> _TASK DETAILS_: Your reply should be the complete data, reproduced exactly.

[[ DATA SUPPLIED open ]]

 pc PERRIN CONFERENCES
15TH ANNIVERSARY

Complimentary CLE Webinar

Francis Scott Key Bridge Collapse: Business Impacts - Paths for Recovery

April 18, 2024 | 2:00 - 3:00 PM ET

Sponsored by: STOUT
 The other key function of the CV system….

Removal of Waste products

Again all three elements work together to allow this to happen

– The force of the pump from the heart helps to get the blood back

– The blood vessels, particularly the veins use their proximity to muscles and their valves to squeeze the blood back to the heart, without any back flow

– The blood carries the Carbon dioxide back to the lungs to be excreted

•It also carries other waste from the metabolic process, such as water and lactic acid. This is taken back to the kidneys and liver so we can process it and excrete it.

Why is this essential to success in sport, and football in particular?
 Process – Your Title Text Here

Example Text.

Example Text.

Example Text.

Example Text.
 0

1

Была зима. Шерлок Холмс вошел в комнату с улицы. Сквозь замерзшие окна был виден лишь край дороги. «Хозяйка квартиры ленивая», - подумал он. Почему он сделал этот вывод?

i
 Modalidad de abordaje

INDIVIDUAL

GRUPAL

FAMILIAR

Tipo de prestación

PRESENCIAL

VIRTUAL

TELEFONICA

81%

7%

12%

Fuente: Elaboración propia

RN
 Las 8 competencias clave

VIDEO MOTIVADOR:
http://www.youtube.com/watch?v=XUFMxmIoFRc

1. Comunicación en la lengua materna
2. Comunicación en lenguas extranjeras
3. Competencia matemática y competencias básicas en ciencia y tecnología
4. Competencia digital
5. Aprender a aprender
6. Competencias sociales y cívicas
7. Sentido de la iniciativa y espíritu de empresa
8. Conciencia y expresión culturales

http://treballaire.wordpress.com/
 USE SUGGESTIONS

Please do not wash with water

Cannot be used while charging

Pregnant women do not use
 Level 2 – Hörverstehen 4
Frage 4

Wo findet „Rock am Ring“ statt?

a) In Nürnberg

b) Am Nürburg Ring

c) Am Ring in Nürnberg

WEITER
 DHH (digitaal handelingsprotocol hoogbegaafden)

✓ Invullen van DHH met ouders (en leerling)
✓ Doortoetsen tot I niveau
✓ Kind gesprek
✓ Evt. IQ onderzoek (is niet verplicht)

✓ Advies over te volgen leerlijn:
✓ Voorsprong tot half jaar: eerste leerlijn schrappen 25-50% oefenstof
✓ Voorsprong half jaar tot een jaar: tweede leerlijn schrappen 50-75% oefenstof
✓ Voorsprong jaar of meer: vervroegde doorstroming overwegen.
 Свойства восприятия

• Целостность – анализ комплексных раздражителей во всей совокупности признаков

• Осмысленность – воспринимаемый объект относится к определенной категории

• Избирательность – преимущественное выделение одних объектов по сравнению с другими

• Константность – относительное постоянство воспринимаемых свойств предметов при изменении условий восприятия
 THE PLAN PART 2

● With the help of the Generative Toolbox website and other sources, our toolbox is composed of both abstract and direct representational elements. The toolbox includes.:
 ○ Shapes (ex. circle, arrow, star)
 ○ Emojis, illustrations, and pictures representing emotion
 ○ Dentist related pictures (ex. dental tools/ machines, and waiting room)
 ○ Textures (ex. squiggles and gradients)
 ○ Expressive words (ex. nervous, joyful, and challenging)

[[ DATA SUPPLIED closed ]]

> _ANSWER AREA_:
 pc PERRIN CONFERENCES
15TH ANNIVERSARY

Complimentary CLE Webinar

Francis Scott Key Bridge Collapse: Business Impacts - Paths for Recovery

April 18, 2024 | 2:00 - 3:00 PM ET

Sponsored by: STOUT
 The other key function of the CV system….

Removal of Waste products

Again all three elements work together to allow this to happen

– The force of the pump from the heart helps to get the blood back

– The blood vessels, particularly the veins use their proximity to muscles and their valves to squeeze the blood back to the heart, without any back flow

– The blood carries the Carbon dioxide back to the lungs to be excreted

•It also carries other waste from the metabolic process, such as water and lactic acid. This is taken back to the kidneys and liver so we can process it and excrete it.

Why is this essential to success in sport, and football in particular?
 Process – Your Title Text Here

Example Text.

Example Text.

Example Text.

Example Text.
 0

1

Была зима. Шерлок Холмс вошел в комнату с улицы. Сквозь замерзшие окна был виден лишь край дороги. «Хозяйка квартиры ленивая», - подумал он. Почему он сделал этот вывод?

i
 Modalidad de abordaje

INDIVIDUAL

GRUPAL

FAMILIAR

Tipo de prestación

PRESENCIAL

VIRTUAL

TELEFONICA

81%

7%

12%

Fuente: Elaboración propia

RN
 Las 8 competencias clave

VIDEO MOTIVADOR:
http://www.youtube.com/watch?v=XUFMxmIoFRc

1. Comunicación en la lengua materna
2. Comunicación en lenguas extranjeras
3. Competencia matemática y competencias básicas en ciencia y tecnología
4. Competencia digital
5. Aprender a aprender
6. Competencias sociales y cívicas
7. Sentido de la iniciativa y espíritu de empresa
8. Conciencia y expresión culturales

http://treballaire.wordpress.com/
 USE SUGGESTIONS

Please do not wash with water

Cannot be used while charging

Pregnant women do not use
 Level 2 – Hörverstehen 4
Frage 4

Wo findet „Rock am Ring“ statt?

a) In Nürnberg

b) Am Nürburg Ring

c) Am Ring in Nürnberg

WEITER
 DHH (digitaal handelingsprotocol hoogbegaafden)

✓ Invullen van DHH met ouders (en leerling)
✓ Doortoetsen tot I niveau
✓ Kind gesprek
✓ Evt. IQ onderzoek (is niet verplicht)

✓ Advies over te volgen leerlijn:
✓ Voorsprong tot half jaar: eerste leerlijn schrappen 25-50% oefenstof
✓ Voorsprong half jaar tot een jaar: tweede leerlijn schrappen 50-75% oefenstof
✓ Voorsprong jaar of meer: vervroegde doorstroming overwegen.
 Свойства восприятия

• Целостность – анализ комплексных раздражителей во всей совокупности признаков

• Осмысленность – воспринимаемый объект относится к определенной категории

• Избирательность – преимущественное выделение одних объектов по сравнению с другими

• Константность – относительное постоянство воспринимаемых свойств предметов при изменении условий восприятия
 THE PLAN PART 2

● With the help of the Generative Toolbox website and other sources, our toolbox is composed of both abstract and direct representational elements. The toolbox includes.:
 ○ Shapes (ex. circle, arrow, star)
 ○ Emojis, illustrations, and pictures representing emotion
 ○ Dentist related pictures (ex. dental tools/ machines, and waiting room)
 ○ Textures (ex. squiggles and gradients)
 ○ Expressive words (ex. nervous, joyful, and challenging)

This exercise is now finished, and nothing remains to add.